• [DIRECTIONS FOR THIS TASK]: Starting at the first line of the data below, repeat each line word for word up to and including the line with "order: Anura".

§ §

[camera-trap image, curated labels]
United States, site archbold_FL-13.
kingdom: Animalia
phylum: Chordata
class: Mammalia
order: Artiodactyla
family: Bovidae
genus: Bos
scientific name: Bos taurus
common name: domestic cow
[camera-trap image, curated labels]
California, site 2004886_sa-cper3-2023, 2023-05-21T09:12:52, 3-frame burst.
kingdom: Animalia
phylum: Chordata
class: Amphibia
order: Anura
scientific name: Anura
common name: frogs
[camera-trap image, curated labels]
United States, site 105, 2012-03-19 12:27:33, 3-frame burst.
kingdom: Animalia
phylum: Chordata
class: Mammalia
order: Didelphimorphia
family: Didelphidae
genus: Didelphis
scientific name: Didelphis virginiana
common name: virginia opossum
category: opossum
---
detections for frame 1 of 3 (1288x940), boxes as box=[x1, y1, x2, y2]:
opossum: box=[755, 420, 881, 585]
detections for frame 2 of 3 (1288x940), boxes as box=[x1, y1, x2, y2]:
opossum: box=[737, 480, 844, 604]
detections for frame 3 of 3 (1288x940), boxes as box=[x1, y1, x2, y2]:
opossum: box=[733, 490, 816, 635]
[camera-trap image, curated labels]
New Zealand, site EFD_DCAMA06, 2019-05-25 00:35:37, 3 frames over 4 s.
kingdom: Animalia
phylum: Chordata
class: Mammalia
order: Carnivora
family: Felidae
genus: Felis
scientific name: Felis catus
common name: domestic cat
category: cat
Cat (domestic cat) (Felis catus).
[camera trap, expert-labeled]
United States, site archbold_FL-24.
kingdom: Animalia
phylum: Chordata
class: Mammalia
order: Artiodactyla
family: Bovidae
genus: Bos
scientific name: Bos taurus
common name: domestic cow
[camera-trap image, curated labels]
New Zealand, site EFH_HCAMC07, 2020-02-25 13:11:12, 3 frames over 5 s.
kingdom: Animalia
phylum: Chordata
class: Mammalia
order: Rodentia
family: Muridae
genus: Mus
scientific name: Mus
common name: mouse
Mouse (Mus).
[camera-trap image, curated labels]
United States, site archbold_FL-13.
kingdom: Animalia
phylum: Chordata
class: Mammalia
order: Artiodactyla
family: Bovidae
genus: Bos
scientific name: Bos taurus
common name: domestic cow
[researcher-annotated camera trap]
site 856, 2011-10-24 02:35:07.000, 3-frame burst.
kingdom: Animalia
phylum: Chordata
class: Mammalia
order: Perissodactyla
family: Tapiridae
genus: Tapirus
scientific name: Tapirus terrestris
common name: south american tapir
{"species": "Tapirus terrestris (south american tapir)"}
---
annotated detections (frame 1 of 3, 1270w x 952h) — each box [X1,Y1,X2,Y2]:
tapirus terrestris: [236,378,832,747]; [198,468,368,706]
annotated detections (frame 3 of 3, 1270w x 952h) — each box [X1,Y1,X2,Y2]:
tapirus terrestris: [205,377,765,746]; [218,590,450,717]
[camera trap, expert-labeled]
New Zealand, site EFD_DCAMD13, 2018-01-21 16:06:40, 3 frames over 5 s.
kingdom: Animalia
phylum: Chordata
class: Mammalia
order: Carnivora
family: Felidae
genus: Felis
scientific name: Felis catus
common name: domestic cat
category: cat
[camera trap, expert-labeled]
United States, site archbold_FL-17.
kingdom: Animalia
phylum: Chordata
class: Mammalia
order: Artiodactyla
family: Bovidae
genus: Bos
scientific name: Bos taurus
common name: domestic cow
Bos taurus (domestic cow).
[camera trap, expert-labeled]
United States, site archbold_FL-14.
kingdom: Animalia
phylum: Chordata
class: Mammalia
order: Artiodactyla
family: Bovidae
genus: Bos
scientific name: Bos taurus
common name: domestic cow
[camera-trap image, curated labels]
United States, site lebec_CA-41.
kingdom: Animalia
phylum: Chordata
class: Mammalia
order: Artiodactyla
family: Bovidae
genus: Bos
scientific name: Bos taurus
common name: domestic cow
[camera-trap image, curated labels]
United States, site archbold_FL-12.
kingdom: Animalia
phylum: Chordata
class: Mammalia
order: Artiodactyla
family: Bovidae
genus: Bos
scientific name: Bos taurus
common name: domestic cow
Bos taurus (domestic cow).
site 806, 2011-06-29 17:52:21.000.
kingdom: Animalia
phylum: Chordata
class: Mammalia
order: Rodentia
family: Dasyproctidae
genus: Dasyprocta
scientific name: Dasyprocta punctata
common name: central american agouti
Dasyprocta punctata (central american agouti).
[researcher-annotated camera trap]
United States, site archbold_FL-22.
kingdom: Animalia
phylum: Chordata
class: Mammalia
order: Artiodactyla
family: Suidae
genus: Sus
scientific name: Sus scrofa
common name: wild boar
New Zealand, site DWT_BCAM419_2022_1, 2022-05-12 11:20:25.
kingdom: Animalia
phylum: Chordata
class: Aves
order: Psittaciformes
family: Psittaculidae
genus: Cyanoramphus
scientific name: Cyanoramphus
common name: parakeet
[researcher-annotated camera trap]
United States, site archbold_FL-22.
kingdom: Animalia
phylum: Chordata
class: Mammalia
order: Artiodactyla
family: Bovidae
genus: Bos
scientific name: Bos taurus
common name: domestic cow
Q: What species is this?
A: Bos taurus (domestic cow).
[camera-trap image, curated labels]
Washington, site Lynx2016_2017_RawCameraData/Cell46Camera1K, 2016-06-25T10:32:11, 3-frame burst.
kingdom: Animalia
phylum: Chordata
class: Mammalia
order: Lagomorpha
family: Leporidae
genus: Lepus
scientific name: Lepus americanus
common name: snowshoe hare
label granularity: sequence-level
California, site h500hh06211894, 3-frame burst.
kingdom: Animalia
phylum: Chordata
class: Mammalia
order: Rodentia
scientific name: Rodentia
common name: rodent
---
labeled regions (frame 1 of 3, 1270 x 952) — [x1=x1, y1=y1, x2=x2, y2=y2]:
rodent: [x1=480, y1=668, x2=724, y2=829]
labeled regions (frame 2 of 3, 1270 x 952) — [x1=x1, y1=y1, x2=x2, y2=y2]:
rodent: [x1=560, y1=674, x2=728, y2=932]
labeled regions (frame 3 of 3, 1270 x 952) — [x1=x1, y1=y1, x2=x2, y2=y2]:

§ §

• [SOLUTION]:
[camera-trap image, curated labels]
United States, site archbold_FL-13.
kingdom: Animalia
phylum: Chordata
class: Mammalia
order: Artiodactyla
family: Bovidae
genus: Bos
scientific name: Bos taurus
common name: domestic cow
[camera-trap image, curated labels]
California, site 2004886_sa-cper3-2023, 2023-05-21T09:12:52, 3-frame burst.
kingdom: Animalia
phylum: Chordata
class: Amphibia
order: Anura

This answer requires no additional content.